If you are interested in getting a great setup, Brady has a good list of cheap gear to get you going, but my recommendation is to start now and get the gear later.
Zoom In To Focus On DSLRs
Using a phone or point and click camera is pretty simple, but if you decide to upgrade your camera (and really you don’t need to) to a DSLR, you will need to make sure everything is in focus. Even if you set the camera to auto-zoom, it doesn’t do that until you activate it.
My recommendation is to use manual focus, but that runs the risk as I have experienced too many times, of being mildly out of focus. Why? The screen is so small on the camera so it looks good enough, but when put at 1920 resolution on your computer, it just looks miserable.
The solution? Zoom all the way in on your face as you hold out the camera and then manually focus. Now when you go back to the correct zoom length, everything is set.
Allow For A Good Amount of Time
Unless you are an expert at editing, and I know I’m not, allow for a good amount of time to edit. Sure, you could just upload the raw footage, but I know I won’t sit through 5 minutes of a single shot of you talking at the camera.
How are you going to keep the audiences attention? Jump cuts and short scenes. Background music to muted video clips. Transition clips. That means you need to think out how you are going to record your video and then spend some time trimming clips, aligning audio, etc. I typically average 1 hour of editing which does not include render time (which can be long on older computers) and upload times.

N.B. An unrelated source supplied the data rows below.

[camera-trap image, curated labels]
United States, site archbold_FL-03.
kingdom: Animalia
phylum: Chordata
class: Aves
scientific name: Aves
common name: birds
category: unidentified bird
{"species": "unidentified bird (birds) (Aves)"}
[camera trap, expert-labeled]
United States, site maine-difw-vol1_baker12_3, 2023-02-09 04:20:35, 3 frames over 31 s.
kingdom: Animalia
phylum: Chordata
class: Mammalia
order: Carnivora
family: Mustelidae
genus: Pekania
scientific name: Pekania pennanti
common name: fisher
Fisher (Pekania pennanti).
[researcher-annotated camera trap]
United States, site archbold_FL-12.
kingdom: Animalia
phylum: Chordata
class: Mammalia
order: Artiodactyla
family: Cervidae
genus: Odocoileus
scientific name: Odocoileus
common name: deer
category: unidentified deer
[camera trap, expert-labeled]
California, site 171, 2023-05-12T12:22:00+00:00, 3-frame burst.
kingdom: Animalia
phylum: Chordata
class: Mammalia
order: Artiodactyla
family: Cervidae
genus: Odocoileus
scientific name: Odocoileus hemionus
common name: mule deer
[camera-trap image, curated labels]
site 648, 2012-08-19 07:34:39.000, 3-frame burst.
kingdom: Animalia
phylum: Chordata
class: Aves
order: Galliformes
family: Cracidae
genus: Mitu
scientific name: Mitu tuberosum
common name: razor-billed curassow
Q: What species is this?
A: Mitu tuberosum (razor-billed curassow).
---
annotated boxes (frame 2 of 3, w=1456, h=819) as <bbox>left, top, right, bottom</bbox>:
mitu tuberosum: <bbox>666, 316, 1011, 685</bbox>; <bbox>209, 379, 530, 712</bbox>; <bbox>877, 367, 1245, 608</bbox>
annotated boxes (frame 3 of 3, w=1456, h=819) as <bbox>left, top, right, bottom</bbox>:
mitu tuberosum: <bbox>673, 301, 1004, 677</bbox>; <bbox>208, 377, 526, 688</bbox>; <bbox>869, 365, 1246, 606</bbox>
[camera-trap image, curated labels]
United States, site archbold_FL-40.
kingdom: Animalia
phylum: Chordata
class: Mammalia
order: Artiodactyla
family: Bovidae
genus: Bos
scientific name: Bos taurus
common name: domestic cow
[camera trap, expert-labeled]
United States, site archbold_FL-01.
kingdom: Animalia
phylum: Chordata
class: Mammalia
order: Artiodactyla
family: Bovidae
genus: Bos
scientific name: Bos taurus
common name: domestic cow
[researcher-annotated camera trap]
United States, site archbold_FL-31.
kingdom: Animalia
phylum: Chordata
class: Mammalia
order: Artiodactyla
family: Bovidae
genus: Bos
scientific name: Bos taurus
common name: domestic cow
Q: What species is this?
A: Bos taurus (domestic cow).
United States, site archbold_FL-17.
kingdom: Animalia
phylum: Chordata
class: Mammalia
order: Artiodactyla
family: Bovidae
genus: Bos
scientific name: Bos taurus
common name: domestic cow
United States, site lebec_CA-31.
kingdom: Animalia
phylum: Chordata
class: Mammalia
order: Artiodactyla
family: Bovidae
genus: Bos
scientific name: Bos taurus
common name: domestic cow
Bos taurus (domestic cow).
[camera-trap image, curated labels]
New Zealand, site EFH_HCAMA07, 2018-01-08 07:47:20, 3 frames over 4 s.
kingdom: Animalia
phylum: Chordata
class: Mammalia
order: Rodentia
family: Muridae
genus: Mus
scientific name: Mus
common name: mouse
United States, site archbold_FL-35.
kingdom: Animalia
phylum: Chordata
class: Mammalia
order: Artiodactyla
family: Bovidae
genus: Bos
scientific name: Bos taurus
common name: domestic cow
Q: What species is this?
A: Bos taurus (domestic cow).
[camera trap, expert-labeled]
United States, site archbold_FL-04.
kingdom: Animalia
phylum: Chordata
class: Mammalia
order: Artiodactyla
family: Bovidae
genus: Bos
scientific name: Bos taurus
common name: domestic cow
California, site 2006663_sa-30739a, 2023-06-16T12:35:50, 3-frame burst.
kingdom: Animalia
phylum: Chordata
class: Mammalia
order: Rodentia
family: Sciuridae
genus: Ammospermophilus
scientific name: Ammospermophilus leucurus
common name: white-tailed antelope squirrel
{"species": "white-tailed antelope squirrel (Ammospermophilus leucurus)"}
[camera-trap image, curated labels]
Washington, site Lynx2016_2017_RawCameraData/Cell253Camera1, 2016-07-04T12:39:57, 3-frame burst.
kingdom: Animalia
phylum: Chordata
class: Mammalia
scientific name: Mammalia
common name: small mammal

Use YouTube’s End Screen Widgets
Note: This is YouTube specific. If you watch a video all of the way through, you will notice at the end of the videos special widgets that Youtube offers for you to use so that viewers can quickly click the link to more of your content or a preapproved website. Why is this important? YouTube actually rewards people who have viewers who continue on to more videos after watching yours. Naturally, if a viewer clicks your next video, YouTube loves that and ranks your videos higher.
So this is a must-use feature and you can learn more about it here.
Have Custom Thumbnails
This is one of those good to great aspects. It is not required to increase traffic, nor to be considered a serious vlogger. Many I know use simple screenshots of the video footage.
That being said, using Photoshop with a screenshot of your video along with some graphics, color, and a title of the episode does make your video stand out from everyone else using the YouTube Creator mobile app.
And honestly, after you figure out the style you like (and I would just see what everyone else is doing and creatively use there design as a basis), it takes seconds to do for a significant improvement for your viewers’ video feeds.
What other tips do you have for creating a good vlog?